Project Managers
Project Managers keep procurement work tied to the project it supports. They care less about day-to-day RFQ handling and more about whether the request matches the project, budget, timing, and expected delivery.
In Grinea, their work appears around Project Profiles, BOM review, PR decisions, and project-facing delivery follow-up.
Basic Concepts
Project Managers provide project context and make project-level decisions when the workflow asks for them. They help keep planned demand, purchase requests, and delivery expectations aligned.
The Project Manager is not the Buyer. A Buyer owns sourcing and supplier execution. The Project Manager helps decide whether the project should move forward with the request and whether the purchasing work still matches project reality.
Project Context
Project Profiles hold the information that downstream procurement records depend on: project identity, locations, team assignments, and budget ownership.
When this context is wrong, later pages can look wrong even if the Buyer did everything correctly. The Project Manager should treat project setup as part of procurement readiness, not only project administration.
Review And Approval Work
Project Managers may appear in approval flows when a project purchase needs a project-side decision. Their task is to read the request, check whether it still fits the project need, then approve it or return it with a specific reason.

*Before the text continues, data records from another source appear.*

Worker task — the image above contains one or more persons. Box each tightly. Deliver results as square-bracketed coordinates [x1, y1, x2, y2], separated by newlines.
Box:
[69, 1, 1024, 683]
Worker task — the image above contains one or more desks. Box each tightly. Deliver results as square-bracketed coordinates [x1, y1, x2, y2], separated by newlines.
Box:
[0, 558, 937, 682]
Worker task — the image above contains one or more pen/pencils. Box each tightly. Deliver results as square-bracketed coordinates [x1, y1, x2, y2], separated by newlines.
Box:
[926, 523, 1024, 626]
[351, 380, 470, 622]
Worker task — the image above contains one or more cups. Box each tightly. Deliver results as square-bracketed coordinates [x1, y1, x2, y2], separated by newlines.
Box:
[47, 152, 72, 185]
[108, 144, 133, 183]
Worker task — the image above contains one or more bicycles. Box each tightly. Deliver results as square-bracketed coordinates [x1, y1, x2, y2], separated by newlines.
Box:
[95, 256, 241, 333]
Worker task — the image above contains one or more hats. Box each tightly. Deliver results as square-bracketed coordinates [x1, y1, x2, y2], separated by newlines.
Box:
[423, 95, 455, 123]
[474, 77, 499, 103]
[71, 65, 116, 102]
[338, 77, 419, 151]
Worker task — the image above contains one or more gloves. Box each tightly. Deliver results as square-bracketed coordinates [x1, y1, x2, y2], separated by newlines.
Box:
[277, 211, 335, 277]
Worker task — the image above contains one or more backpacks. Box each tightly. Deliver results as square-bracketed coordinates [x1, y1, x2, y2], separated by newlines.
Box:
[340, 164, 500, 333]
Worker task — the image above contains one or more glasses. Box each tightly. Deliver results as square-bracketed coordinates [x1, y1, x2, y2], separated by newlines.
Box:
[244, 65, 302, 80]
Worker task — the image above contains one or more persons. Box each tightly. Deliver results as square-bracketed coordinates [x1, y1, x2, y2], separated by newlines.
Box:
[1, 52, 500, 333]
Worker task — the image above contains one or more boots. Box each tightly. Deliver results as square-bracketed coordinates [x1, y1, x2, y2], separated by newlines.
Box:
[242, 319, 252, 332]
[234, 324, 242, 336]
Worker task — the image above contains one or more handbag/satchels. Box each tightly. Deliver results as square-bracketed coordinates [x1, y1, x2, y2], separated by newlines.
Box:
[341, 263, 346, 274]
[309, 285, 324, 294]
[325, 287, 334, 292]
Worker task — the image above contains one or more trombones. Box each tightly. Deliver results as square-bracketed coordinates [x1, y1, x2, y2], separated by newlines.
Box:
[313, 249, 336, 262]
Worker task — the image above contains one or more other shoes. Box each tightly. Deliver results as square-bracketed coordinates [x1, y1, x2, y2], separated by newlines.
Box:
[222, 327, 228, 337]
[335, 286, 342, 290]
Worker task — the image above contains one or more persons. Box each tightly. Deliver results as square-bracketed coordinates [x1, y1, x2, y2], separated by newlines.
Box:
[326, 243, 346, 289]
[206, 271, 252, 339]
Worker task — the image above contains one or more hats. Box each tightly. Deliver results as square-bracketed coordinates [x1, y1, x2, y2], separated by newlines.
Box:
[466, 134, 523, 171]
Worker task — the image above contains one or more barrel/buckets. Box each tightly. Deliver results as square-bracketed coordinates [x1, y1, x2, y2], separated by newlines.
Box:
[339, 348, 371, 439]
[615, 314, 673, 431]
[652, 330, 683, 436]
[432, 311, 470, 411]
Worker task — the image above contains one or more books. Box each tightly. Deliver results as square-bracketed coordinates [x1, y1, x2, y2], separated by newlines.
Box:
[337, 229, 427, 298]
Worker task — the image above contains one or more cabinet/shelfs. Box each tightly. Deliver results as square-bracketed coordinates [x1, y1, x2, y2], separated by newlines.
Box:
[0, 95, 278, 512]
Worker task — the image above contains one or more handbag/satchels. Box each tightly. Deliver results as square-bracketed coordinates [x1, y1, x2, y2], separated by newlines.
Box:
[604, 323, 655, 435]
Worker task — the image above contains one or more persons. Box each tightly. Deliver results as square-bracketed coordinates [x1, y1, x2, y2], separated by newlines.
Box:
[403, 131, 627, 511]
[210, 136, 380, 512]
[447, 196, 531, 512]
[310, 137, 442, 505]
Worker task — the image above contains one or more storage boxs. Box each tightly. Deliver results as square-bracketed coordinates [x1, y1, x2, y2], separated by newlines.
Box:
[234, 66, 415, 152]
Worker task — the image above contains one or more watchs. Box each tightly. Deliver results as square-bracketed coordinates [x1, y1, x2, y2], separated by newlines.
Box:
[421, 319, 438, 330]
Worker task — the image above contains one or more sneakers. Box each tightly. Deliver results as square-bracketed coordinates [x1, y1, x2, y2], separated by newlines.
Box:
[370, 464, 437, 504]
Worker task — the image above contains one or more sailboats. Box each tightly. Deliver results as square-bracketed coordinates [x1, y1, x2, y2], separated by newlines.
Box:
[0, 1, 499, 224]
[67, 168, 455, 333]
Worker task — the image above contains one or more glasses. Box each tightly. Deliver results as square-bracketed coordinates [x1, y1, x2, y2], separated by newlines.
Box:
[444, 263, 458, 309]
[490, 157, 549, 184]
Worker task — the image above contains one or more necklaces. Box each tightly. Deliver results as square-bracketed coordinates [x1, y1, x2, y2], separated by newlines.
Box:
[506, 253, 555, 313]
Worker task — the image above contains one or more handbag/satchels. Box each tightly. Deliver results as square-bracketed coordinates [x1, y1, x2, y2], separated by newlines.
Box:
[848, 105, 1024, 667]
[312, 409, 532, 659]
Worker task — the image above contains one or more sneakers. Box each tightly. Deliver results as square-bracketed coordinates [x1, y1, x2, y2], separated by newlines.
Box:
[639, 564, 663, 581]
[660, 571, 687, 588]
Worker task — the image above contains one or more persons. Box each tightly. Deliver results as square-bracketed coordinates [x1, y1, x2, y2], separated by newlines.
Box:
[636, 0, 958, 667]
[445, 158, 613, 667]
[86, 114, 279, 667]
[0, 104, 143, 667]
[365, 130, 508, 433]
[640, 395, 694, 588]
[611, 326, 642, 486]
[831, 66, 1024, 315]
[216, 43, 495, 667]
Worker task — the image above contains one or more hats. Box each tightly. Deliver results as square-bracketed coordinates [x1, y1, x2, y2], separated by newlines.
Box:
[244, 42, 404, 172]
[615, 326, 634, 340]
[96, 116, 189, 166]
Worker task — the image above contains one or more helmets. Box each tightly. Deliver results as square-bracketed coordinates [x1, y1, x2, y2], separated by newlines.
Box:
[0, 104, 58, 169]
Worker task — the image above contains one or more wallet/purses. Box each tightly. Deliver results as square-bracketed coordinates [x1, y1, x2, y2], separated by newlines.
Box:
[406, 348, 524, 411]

Returning a request is not the same as rejecting the whole procurement path. It sends the record back so the owner can correct the detail that is blocking approval.
Delivery Visibility
Project Managers may need to follow delivery state because late, partial, or rejected delivery affects project execution. They should read Orders as the source for PO and delivery history, not the original BOM.
Receiving may be handled by a Site Manager or another eligible receiver. The Project Manager's concern is whether the project can use what was delivered and whether unresolved delivery work affects the plan.
Boundaries
Project Managers do not manage supplier invitations, quotation comparison, supplier selection, or PO sending unless the workflow explicitly gives them that action.
Their role is project accountability. They keep the request grounded in project need while Buyers handle the purchasing path.